February 19, 2009 at 8:09 am
Saya setuju sekali, ‘tuk tidak mengikuti alur pikirnya SETAN, yg telah mencelakakan MANUSIA, cuma KITA ini masih suka enggan membaca apa maunya TUHAN, sedang dalam konteks pemerintahan saat ini pemerintah bukan tidak tahu mau rakyat cuma belagak” ‘gak tau” atau tidak mampu, cuma TUHAN yang tahu, nah kalau mbak terpilih(mudah2an) bisa mengajak “konco2″ ‘tuk mencoba melihat dari kacamata rakyat ‘tuk mendalami keinginan mereka dari hati rakyat dan me wanti2 tuk tidak berpikir menurut SETAN(kalau ndak salah ya mbak saiki banyak pejabat2 atau wakil rakyat yg berperilaku seperti syaiton) kebenaran pasti menang, HANURA mudah2an bisa menyelami hati rakyat( lha koq namanya cucok ya)
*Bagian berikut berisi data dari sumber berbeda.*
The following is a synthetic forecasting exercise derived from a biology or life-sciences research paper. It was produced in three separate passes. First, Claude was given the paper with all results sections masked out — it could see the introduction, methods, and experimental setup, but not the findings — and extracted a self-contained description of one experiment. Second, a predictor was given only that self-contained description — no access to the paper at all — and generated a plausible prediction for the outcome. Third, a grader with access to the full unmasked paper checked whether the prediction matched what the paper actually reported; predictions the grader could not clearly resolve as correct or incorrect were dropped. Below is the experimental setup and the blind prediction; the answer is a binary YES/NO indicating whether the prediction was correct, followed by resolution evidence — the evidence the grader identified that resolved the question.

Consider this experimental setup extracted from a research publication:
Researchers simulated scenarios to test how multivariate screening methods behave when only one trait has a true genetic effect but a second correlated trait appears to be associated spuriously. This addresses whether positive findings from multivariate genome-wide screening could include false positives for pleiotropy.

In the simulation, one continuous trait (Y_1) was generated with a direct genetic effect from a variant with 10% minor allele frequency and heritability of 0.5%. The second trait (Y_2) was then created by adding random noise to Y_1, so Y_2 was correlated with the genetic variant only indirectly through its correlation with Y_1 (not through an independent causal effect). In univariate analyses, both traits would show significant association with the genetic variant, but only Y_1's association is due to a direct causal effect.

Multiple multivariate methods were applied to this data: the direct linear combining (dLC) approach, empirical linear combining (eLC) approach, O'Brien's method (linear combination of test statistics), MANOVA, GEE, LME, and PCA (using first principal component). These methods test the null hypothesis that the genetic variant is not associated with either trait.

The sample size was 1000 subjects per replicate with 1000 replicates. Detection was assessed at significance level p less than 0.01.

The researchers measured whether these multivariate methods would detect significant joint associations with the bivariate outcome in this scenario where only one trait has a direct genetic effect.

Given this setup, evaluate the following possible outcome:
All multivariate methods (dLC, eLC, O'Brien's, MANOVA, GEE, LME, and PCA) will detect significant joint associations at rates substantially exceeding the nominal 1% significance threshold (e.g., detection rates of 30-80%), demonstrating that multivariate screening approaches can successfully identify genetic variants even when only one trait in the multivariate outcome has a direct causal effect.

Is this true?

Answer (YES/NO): NO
February 19, 2009 at 8:14 am
Terima kasih untuk dukungannya mas zulfan. Pada intinya semua pihak yang sungguh memiliki kehendak baik pasti lah akan dipertemukan dengan jalan dan cara apapun, karena kita tahu sumber kebaikan kan datangnya hanya dari Sang Khalik. Maka saya selalu terbuka untuk bekerja sama dengan siapapun yang memiliki ketulusan dan kehendak baik, agar apa yang tersisa yang kita miliki sungguh bermanfaat dan tidak sia-sia. Kalau saja semua orang mengedepankan hati nurani, siapapun mereka, apapun profesi nya bahkan parpolnya, Indonesia ini masih bisa diselamatkan kok. Pasti ada jalan keluar dari krisis kalau tujuannya itu mulia.